■ Testo di partenza
Forse è anche per questo legame forte con gli anni in cui è stata realizzata che, chi va lì aspettandosi di vedere il presepe modernista raccontato dai giornali, quella che trova, semmai, è una composizione d’epoca, dallo stile anni settanta ben riconoscibile e databile, che più che del nostro futuro ci parla del nostro recente passato. Un passato in cui, sì, in questo hanno ragione alcuni critici, lo spirito ecumenico del Concilio Vaticano II, appena conclusosi, era ben presente, così come erano presenti anche gli echi di quella Teologia della Liberazione, che nasceva sempre in quegli anni, ponendo l’accento sul ruolo centrale della Chiesa nella società contemporanea, da accogliere in toto, nei suoi drammi e nelle sue innovazioni.

Da un punto di vista artistico, se le statue, prese di per sé, risultano affascinanti, con la loro cilindricità, presa a spunto dal modulo usato nella realizzazione di vasi dai maestri ceramisti, che suggerisce anche l’universalità contenuta nel simbolismo del cerchio, l’installazione nel suo insieme risulta piuttosto deludente.
Le statue sono giustapposte l’una accanto all’altra, senza un vero e proprio disegno complessivo. Il tappeto rosso su cui sono collocate risulta inoltre cromaticamente incongruo, mentre il tetto di vetro e metallo bianco finisce per essere un po’ fastidioso, creando, soprattutto di giorno, delle ombre involontarie che disturbano l’armonia della composizione.

Eppure, nonostante queste premesse, trovo la scelta fatta per il presepe di San Pietro 2020, sebbene la sua realizzazione non sia perfetta, una scelta molto azzeccata.
Non solo perché quel presepe è riuscito comunque a far parlare di sé, in un’epoca in cui la tradizione presepistica sembra essere passata di moda, sostituita dal ben più pagano (quello sì) albero di Natale, ma anche perché il sincretismo di cui viene accusato, è in fondo la sintesi delle tante anime del cristianesimo, dei tanti modi che, nel mondo e nei secoli, l’umanità ha trovato per viverlo, nonché delle mille tradizioni e stili che il presepe stesso può vantare. Già, perché non esiste solo il presepe con la capanna di legno e il prato fatto col muschio. Esistono, da secoli, numerose e diversissime scuole presepistiche, ciascuna, ai tempi in cui nacque, innovativa e rivoluzionaria, ciascuna, vista con gli occhi di oggi, rassicurante e tradizionale.

Quei presepi delle varie tradizioni sono tutti lì. Non solo simbolicamente rappresentati nel presepe sincretista, ma fisicamente presenti nella piazza. È una cosa che non appare sui giornali, ma il presepe modernista in ceramica è solo uno dei cento presepi presenti quest’anno in piazza San Pietro: il più grande, il più visibile, il più fotografato, ma non l’unico. Nascosti e protetti dal colonnato del Bernini, ne sono presenti, infatti, molti altri, provenienti da vari luoghi d’Italia e del mondo, nei più diversi stili. E lì, chi vuole la tradizione, la trova senza fatica. Ce ne sono di quelli con la classica capanna; ce ne sono in stile romano, cioè quelli ambientati nella Roma sparita ottocentesca dipinta nei quadri di Roesler Franz; ce ne sono della tradizione settecentesca napoletana, con le statue vestite da abiti sfarzosi o da poveri cenci, tutti immancabilmente di vera stoffa, con la Natività che nasce, non in una grotta, bensì in uno “scandaloso” (così almeno fu percepito tre secoli fa) tempio pagano in rovina. Una simbologia che sta a indicare come Gesù rinnovi e dia un senso vitale alla morente spiritualità degli antichi.

■ I dati
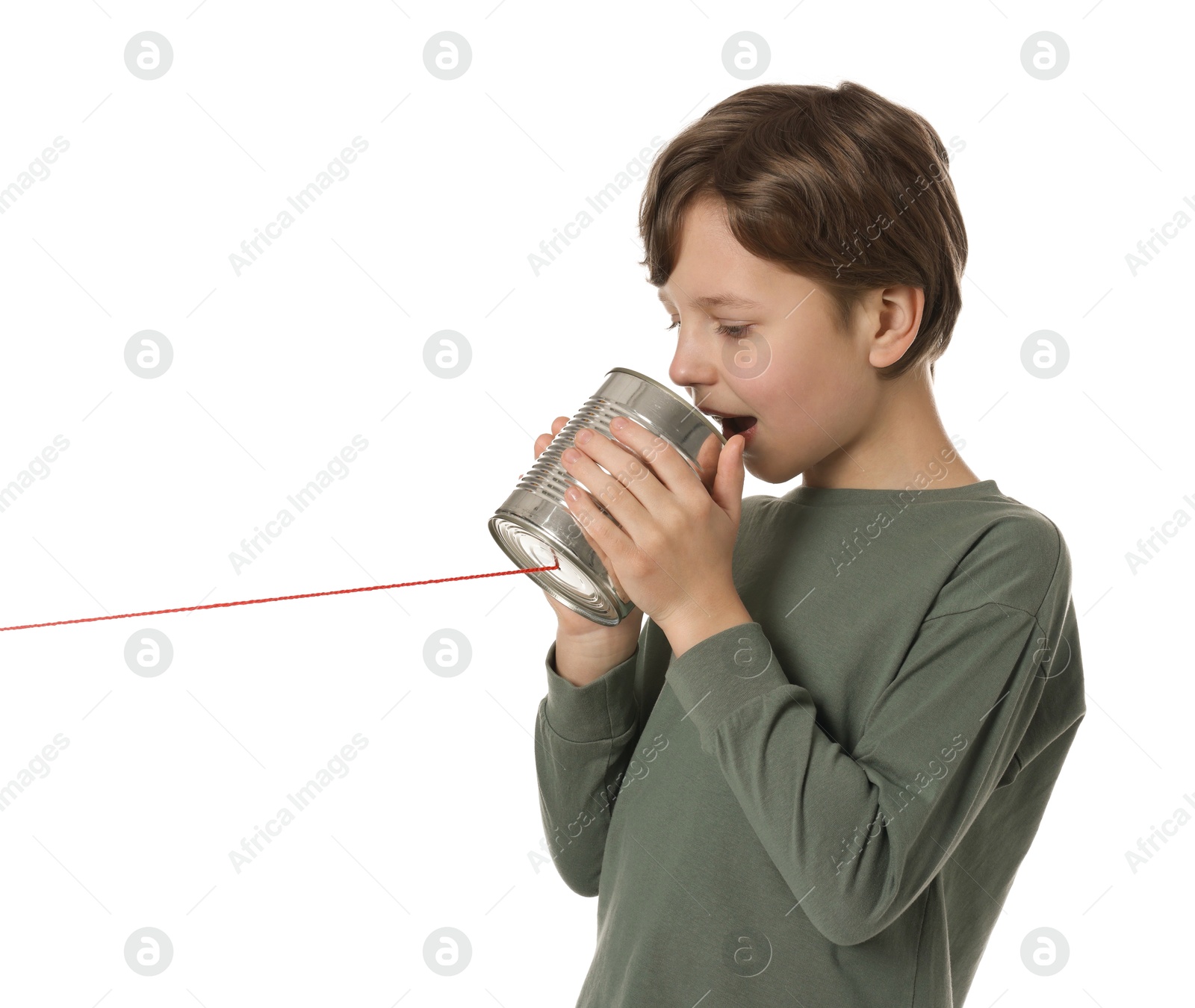 Photo of Boy using tin can telephone on white background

■ Consegna
Cita, per favore, dal testo di partenza il passo che va da «Le statue sono» fino a «scelta molto azzeccata.». Per svolgere questo lavoro i dati non sono necessari.

■ Risposta scritta
Le statue sono giustapposte l’una accanto all’altra, senza un vero e proprio disegno complessivo. Il tappeto rosso su cui sono collocate risulta inoltre cromaticamente incongruo, mentre il tetto di vetro e metallo bianco finisce per essere un po’ fastidioso, creando, soprattutto di giorno, delle ombre involontarie che disturbano l’armonia della composizione.

Eppure, nonostante queste premesse, trovo la scelta fatta per il presepe di San Pietro 2020, sebbene la sua realizzazione non sia perfetta, una scelta molto azzeccata.